Sunday, February 22, 2009
Last year at this time, a woman stopped me in the grocery store. “Excuse me sir, but you have a smudge on your forehead.” She said, “It looks like dirt.” I smiled and said, “I know. It is a smudge but it isn’t dirt. It’s Ash Wednesday in my church and we have this special service where our Minister touches our forehead with soot. “Strange custom,” she said. “It’s a reminder that we are human and vulnerable and though we might live a long life, our days are still numbered.” She shook her head. “Sounds depressing.”
In some ways it is depressing. Who wants to be reminded that we really are dust and one day it shall all be over and we will return to dust? Most of us would prefer to talk about the ball game, who might be the next American idol or if the Oscar winners satisfied us.
After my conversation in the grocery store I moved on. Later in the day I looked into a mirror and the smudge on my forehead startled me.
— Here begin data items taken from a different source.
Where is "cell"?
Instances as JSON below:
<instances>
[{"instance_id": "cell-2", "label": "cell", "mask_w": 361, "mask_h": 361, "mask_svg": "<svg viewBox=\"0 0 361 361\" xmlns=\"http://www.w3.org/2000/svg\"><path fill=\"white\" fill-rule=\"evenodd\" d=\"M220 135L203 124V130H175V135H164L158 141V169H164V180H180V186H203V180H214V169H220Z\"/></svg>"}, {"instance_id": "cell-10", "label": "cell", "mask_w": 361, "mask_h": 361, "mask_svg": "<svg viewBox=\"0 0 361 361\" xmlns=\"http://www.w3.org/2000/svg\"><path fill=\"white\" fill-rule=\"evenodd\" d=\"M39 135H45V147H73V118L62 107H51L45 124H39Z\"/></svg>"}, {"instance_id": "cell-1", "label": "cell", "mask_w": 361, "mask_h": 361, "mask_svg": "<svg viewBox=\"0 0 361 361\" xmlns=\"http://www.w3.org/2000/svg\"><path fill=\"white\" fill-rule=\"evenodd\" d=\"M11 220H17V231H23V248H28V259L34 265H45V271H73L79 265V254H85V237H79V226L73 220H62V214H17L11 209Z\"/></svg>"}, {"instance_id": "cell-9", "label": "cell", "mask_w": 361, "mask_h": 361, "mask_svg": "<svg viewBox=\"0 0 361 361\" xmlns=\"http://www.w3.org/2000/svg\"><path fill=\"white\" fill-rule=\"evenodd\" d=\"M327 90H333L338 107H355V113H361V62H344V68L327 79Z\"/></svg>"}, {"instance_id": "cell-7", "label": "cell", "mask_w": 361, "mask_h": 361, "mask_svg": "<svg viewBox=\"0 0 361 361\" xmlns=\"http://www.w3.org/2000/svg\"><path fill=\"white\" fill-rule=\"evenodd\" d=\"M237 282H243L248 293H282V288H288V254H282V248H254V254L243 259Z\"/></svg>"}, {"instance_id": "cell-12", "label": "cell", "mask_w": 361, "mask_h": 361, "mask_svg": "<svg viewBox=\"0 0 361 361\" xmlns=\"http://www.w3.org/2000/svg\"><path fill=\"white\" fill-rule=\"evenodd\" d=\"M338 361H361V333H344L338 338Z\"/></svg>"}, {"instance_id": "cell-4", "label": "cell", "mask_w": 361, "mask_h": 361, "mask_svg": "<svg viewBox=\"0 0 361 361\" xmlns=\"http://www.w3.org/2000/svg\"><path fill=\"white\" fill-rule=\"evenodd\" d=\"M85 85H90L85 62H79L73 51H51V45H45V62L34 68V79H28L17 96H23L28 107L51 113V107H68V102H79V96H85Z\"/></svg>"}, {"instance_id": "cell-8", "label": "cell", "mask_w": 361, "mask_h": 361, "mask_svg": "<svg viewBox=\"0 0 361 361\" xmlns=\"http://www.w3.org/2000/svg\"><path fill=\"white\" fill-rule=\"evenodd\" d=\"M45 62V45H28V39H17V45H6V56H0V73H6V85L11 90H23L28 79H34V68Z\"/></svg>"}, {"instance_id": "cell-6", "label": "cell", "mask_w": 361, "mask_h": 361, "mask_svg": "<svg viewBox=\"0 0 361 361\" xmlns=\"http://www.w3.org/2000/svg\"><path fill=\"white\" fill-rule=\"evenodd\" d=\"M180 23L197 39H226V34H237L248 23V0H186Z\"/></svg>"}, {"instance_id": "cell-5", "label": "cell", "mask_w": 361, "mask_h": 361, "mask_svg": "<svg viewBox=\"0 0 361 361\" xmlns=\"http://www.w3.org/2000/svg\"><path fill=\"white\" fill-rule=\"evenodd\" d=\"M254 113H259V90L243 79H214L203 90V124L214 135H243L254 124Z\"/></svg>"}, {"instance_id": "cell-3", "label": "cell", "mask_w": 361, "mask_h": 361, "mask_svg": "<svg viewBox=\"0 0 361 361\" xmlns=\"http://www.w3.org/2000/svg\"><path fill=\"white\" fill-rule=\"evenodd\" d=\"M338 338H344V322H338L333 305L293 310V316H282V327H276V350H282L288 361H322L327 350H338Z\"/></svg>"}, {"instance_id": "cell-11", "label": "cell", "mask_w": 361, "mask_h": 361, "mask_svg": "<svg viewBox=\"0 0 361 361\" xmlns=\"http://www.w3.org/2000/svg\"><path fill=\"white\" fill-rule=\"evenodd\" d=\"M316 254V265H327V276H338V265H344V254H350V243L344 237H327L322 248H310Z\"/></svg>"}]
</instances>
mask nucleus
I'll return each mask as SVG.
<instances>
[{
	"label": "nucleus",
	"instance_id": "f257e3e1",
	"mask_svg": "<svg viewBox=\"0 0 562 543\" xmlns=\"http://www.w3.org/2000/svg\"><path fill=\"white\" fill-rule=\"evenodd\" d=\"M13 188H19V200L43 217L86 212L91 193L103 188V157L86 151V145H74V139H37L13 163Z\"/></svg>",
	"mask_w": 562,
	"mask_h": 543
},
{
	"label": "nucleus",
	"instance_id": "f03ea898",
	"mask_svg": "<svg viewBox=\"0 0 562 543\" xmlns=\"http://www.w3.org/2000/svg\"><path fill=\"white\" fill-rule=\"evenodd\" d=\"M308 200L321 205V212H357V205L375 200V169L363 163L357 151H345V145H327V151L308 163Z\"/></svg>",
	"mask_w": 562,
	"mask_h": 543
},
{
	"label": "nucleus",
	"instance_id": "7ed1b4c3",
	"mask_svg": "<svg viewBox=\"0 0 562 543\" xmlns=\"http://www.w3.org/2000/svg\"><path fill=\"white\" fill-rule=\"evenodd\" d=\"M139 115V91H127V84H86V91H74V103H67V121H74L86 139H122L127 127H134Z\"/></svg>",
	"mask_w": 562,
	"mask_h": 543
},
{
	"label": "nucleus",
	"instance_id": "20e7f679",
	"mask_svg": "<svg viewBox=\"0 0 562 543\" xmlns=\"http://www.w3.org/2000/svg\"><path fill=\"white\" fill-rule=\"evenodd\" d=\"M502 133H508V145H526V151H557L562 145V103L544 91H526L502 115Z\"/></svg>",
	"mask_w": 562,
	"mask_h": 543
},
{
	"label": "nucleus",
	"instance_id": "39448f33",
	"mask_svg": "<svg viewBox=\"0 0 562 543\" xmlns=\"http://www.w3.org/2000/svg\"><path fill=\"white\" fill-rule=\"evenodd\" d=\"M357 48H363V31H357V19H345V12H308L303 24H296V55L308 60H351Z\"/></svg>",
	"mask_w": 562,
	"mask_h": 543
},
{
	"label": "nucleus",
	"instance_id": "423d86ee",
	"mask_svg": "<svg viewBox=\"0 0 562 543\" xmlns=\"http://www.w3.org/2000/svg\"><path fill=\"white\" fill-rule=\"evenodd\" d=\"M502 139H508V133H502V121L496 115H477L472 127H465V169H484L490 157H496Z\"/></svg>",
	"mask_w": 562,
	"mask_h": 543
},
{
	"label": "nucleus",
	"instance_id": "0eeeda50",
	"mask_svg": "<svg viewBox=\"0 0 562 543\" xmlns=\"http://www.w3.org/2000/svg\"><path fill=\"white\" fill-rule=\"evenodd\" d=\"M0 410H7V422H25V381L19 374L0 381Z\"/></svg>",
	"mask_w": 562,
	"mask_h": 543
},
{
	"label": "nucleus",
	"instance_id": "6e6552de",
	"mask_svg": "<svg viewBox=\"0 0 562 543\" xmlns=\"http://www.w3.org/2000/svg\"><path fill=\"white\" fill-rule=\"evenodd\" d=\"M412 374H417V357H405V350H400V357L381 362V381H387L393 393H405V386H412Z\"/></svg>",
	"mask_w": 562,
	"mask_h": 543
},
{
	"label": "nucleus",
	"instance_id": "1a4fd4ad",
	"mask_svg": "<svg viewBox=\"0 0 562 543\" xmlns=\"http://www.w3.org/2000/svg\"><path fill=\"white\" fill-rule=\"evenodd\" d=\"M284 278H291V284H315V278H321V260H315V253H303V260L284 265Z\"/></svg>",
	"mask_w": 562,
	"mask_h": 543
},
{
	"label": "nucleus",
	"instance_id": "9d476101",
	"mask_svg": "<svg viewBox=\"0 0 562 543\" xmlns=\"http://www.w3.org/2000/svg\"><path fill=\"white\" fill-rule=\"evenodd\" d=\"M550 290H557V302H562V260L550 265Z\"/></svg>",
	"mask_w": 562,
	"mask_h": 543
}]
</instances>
Even after I washed the soot off I couldn’t escape the truth that we are all a marked people.
We need an Ash Wednesday to nudge us back into the reality that all of us are smudged with vulnerability, finitude and imperfection. People in 2009 need a time when we can stare into the mirror and remember that even the best of us is dust and one day to dust we shall return. A healthy dose of reality might just humanize all of us that call ourselves believers. We all have a dark side and if people discovered our shadows they would turn away. Such a reminder does not excuse our sinning but it should at least remind us all to watch our steps. Paul wrote to Corinth, “So if you think you are standing, watch out that you do not fall.”
Come Wednesday we Christians will stand in a long line with people just like us. All of us are broken people, carrying heavy burdens and wishing we could forget that one day we really will return to dust. And yet we Christians kneel at some altar year after year and hear some priest whisper, “Dust you are and to dust you shall return.” But in-between that marking and the rest of our days, Lent holds out a promise. Bearing the mark of our sinning, knowing full well we are as human as any Ted Haggard or Alex Rodriguez or Bernard Meddoff, we dare to believe a hopeful word. We can be forgiven. We can move, burdens and all, back into the world working for peace and justice and trying to love one another.
Folk singer Leonard Cohen got it right, “There are cracks, there are cracks in everything—that’s how the light shines through.” Hopefully Ash Wednesday and these forty days before Easter can save us despite the cracks and help us be better bearers of the light.